April 8, 2026

He SQL’d the penguin, chaos ensued

Pgit: I Imported the Linux Kernel into PostgreSQL

He crammed 20 years of Linux into a database — and the comments exploded

TLDR: A developer loaded 20 years of Linux code history into a PostgreSQL database with pgit in about two hours, then surfaced quirky stats.

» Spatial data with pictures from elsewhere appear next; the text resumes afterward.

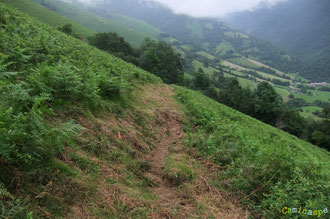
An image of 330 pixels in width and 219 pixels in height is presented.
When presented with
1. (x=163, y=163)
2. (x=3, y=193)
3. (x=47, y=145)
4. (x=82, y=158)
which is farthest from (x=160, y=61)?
(x=3, y=193)

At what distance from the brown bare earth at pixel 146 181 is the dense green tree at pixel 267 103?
4368 cm

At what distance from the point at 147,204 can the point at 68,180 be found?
5.54 ft

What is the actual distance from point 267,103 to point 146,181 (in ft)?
154

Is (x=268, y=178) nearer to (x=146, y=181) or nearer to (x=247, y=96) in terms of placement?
(x=146, y=181)

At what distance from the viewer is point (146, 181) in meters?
5.30

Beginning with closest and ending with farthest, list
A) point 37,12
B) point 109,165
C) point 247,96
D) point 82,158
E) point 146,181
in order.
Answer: point 82,158 < point 109,165 < point 146,181 < point 247,96 < point 37,12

Comments split between title nitpicks, AI-ghostwriting jabs, performance jokes, and real interest—impressive tech, but the drama stole the show.

A bold dev just stuffed two decades of Linux’s change history into a PostgreSQL database using a tool called pgit — about 1.4 million changes in roughly two hours — then ran SQL queries to find curiosities like only seven swear-filled messages (from two people), one mega-bug that 665 fixes point to, and a file system that took 13 years to land. Translation for non-nerds: they moved the Linux code’s entire diary into a spreadsheet-on-steroids and started asking juicy questions.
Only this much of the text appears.